» Conjunto de datos:
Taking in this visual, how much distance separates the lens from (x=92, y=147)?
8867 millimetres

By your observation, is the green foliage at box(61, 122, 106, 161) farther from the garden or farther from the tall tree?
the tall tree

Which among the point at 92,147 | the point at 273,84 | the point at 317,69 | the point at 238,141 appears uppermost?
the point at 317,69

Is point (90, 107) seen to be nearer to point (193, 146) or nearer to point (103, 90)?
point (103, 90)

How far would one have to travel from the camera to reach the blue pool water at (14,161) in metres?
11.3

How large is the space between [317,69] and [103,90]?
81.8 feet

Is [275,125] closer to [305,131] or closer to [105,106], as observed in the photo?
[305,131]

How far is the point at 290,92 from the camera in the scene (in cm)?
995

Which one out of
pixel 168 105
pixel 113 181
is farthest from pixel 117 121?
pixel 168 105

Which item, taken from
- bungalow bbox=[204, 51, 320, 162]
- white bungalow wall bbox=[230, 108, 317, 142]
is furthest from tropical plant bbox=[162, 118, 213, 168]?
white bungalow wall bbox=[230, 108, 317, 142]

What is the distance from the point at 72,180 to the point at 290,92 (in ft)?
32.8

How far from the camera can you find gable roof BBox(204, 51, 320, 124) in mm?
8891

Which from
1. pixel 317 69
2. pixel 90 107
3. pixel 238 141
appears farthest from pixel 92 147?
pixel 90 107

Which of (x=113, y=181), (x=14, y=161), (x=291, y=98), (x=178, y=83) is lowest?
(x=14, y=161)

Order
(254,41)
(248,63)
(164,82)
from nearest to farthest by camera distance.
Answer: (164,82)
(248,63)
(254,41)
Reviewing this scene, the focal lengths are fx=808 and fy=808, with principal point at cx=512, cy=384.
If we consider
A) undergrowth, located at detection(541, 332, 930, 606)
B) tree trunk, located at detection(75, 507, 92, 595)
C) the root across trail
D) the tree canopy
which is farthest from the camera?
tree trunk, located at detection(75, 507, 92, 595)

» Instrucción: Reescribe todos los registros sustituyendo "camera" por "viewer" y deja lo demás igual.

» Resultado correcto:
Taking in this visual, how much distance separates the lens from (x=92, y=147)?
8867 millimetres

By your observation, is the green foliage at box(61, 122, 106, 161) farther from the garden or farther from the tall tree?
the tall tree

Which among the point at 92,147 | the point at 273,84 | the point at 317,69 | the point at 238,141 appears uppermost?
the point at 317,69

Is point (90, 107) seen to be nearer to point (193, 146) or nearer to point (103, 90)?
point (103, 90)

How far would one have to travel from the viewer to reach the blue pool water at (14,161) in metres?
11.3

How large is the space between [317,69] and [103,90]?
81.8 feet

Is [275,125] closer to [305,131] or closer to [105,106], as observed in the photo?
[305,131]

How far is the point at 290,92 from the viewer in the scene (in cm)?
995

Which one out of
pixel 168 105
pixel 113 181
is farthest from pixel 117 121?
pixel 168 105

Which item, taken from
- bungalow bbox=[204, 51, 320, 162]
- white bungalow wall bbox=[230, 108, 317, 142]
is furthest from tropical plant bbox=[162, 118, 213, 168]?
white bungalow wall bbox=[230, 108, 317, 142]

What is the distance from the point at 72,180 to the point at 290,92 (in ft)?
32.8

How far from the viewer can you find gable roof BBox(204, 51, 320, 124) in mm?
8891

Which from
1. pixel 317 69
2. pixel 90 107
3. pixel 238 141
appears farthest from pixel 92 147?
pixel 90 107

Which of (x=113, y=181), (x=14, y=161), (x=291, y=98), (x=178, y=83) is lowest?
(x=14, y=161)

Order
(254,41)
(248,63)
(164,82)
from nearest to farthest by viewer distance.
Answer: (164,82)
(248,63)
(254,41)
Reviewing this scene, the focal lengths are fx=808 and fy=808, with principal point at cx=512, cy=384.
If we consider
A) undergrowth, located at detection(541, 332, 930, 606)
B) tree trunk, located at detection(75, 507, 92, 595)
C) the root across trail
D) the tree canopy
which is farthest from the viewer?
tree trunk, located at detection(75, 507, 92, 595)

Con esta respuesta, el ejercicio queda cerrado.